By Phil Stewart and Susan Heavey
WASHINGTON (Reuters) - President Donald Trump's administration on Thursday announced an ambitious plan to usher in a new "Space Force" as the sixth branch of the military by 2020, but the proposal was scorned by opponents and may struggle to get liftoff in a divided Congress.
Trump has strongly championed the idea of creating a space-focused military service with the same stature as the Air Force and the Army, turning his dreams of a "Space Force" into a rallying cry for supporters at political events.
His 2020 reelection campaign sent a fundraising email on Thursday asking supporters to vote on their favorite Space Force logo for future Trump campaign merchandise, offering a choice of six.
U.S. Vice President Mike Pence, in an address at the Pentagon, described the Space Force as "an idea whose time has come."
"America will always seek peace in space, as on the Earth. But history proves that peace only comes through strength, and in the realm of outer space, the United States Space Force will be that strength in the years ahead," Pence said. He added that Congress must now act to establish and fund the department.
Trump tweeted: "Space Force all the way!"
The Space Force would be responsible for a range of crucial space-based U.S. military capabilities, which include everything from satellites enabling the Global Positioning System (GPS) to sensors that help track missile launches.
But critics view its creation as an unnecessary and expensive bureaucratic endeavor, a vanity project that simply strips away work already being done effectively by services like the Air Force.
Democratic Senator Brian Schatz, who is on the Defense Appropriations subcommittee, said the Space Force was a "dumb idea.""Although 'Space Force' won't happen, it's dangerous to have a leader who cannot be talked out of crazy ideas," Schatz said on Twitter.
Democratic Senator Bill Nelson has said such a move would "rip the Air Force apart." Senator Bernie Sanders said via Twitter "maybe, just maybe" the government should guarantee healthcare "before we start spending billions to militarize outer space."
However, although Pentagon leaders, including U.S. Defense Secretary Jim Mattis, once opposed the idea of a Space Force, they lined up on Thursday to offer their support.
A Pentagon report released on Thursday included interim steps toward the creation of such an organization. A unified combatant command known as the U.S. Space Command would be formed by the end of 2018, according to a copy reviewed by Reuters.
In a nod to the Air Force's current role, the Pentagon report recommended that the Space Command be led initially by the commander of Air Force Space Command, who would be dual-hatted.

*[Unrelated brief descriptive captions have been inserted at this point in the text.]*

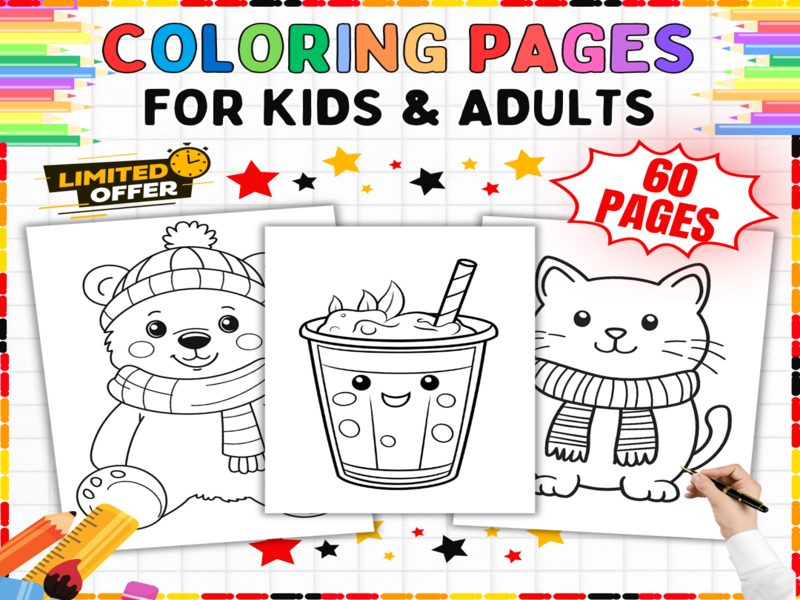 Coloring Pages Bundle - 60 Designs for All Ages | Printable Colouring Worksheets & Art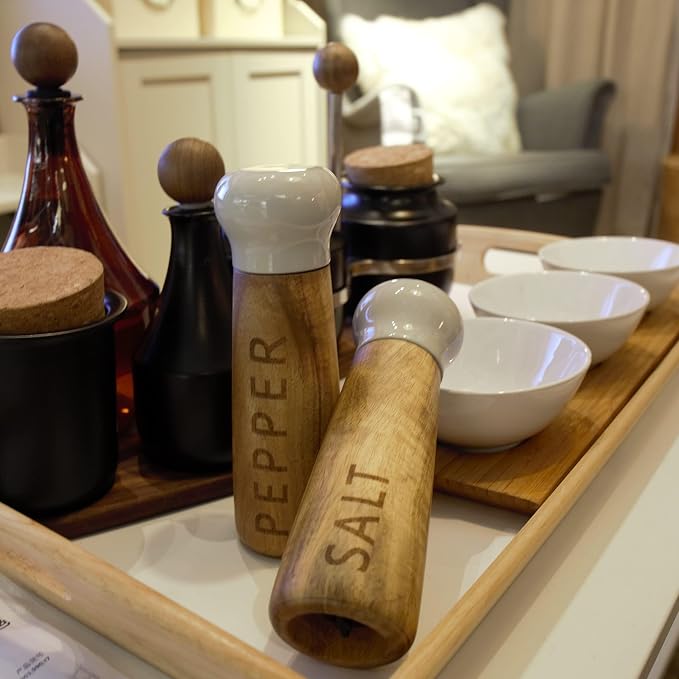 Tessie & Jessie Wooden Salt and Pepper Grinder Set, Premium Acacia Wood - Image 7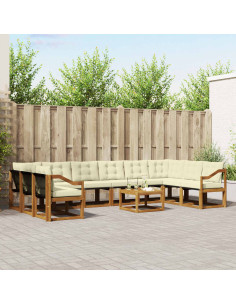 Set di divani con cuscino 11 pcs Naturale e Crema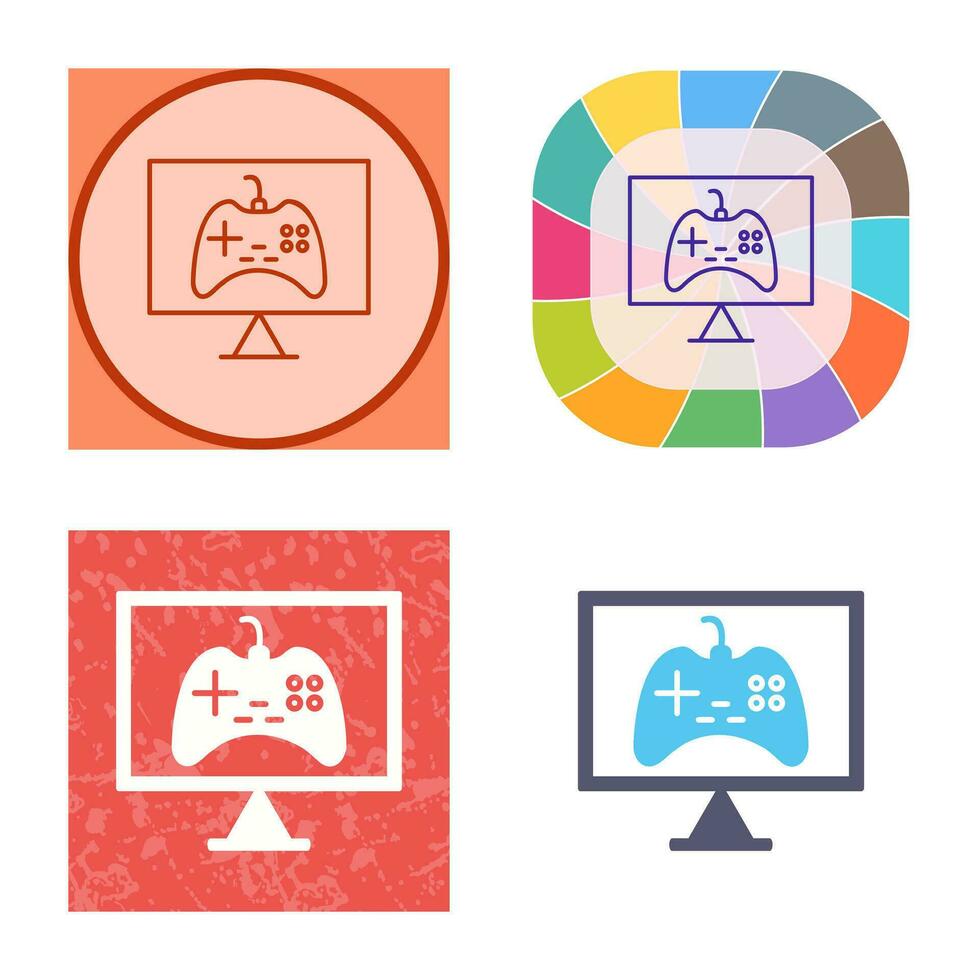 icono de vector de juegos en línea único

One of the arguments in favor of devoting more resources to a Space Force or Space Command is that American rivals like Russia and China appear increasingly ready to strike U.S. space-based capabilities in the event of a conflict.
"It is becoming a contested war fighting domain and we have to adapt to that reality," Mattis said.
The United States is a member of the 1967 Outer Space Treaty, which bars the stationing of weapons of mass destruction in space and only allows for the use of the moon and other celestial bodies for peaceful purposes.
Former astronaut and retired U.S. Navy Captain Mark Kelly on Thursday said that while Pence was right about the threats in outer space, the military was already handling them.
"There is a threat out there but it's being handled by the U.S. Air Force today. (It) doesn't make sense to build a whole other level of bureaucracy in an incredibly bureaucratic Department of Defense," Kelly told MSNBC.